**WRITTEN INSTRUCTION:**
Copy the rows verbatim, starting with the line that contains "From this photo, which of" and going on through the last of the rows.

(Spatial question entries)
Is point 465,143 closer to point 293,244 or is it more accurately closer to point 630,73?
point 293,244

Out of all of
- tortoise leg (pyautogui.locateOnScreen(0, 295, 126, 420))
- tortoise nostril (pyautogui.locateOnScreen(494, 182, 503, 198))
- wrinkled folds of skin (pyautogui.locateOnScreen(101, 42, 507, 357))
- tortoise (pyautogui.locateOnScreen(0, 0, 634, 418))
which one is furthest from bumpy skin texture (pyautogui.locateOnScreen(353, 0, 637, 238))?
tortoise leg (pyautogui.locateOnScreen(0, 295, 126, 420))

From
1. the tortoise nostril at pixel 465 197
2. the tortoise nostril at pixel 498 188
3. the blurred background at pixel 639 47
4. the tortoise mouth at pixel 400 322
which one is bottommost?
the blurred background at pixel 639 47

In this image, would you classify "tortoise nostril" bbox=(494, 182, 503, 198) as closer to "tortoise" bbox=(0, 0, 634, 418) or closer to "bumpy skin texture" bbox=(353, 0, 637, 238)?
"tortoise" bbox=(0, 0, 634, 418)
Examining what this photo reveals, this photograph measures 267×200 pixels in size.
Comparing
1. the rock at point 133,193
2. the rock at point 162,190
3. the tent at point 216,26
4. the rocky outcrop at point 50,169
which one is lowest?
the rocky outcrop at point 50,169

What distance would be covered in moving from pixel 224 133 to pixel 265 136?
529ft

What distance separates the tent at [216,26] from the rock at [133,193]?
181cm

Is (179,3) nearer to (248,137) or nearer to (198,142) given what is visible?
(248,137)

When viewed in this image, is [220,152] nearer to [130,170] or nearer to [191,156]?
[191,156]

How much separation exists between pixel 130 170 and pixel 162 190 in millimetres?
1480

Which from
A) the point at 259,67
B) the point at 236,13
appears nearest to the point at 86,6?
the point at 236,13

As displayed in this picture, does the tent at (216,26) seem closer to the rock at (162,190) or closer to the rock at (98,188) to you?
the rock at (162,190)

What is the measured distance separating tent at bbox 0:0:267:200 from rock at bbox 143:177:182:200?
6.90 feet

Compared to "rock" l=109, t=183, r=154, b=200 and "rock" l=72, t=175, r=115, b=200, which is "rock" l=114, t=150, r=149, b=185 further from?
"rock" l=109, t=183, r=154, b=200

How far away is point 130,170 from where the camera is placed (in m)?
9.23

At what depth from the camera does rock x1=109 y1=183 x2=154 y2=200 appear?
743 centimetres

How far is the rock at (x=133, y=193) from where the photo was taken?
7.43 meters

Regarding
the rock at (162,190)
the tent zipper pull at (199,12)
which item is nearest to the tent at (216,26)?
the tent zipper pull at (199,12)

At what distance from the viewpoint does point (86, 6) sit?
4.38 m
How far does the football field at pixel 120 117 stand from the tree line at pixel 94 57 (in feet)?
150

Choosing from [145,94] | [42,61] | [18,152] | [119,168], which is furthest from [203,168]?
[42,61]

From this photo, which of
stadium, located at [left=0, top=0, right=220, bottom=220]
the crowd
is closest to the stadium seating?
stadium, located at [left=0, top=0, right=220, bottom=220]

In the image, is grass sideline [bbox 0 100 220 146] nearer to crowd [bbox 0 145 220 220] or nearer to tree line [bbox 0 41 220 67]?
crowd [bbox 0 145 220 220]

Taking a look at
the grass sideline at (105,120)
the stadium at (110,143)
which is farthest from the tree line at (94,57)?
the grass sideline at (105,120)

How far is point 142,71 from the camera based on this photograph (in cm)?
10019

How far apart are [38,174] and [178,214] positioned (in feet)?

**SOLUTION FOR THIS EXERCISE:**
From this photo, which of
stadium, located at [left=0, top=0, right=220, bottom=220]
the crowd
is closest to the stadium seating?
stadium, located at [left=0, top=0, right=220, bottom=220]

In the image, is grass sideline [bbox 0 100 220 146] nearer to crowd [bbox 0 145 220 220] or nearer to tree line [bbox 0 41 220 67]?
crowd [bbox 0 145 220 220]

Taking a look at
the grass sideline at (105,120)
the stadium at (110,143)
which is farthest from the tree line at (94,57)?
the grass sideline at (105,120)

How far is point 142,71 from the camera based on this photograph (in cm)?
10019

How far apart are [38,174] and [178,214] positioned (in feet)?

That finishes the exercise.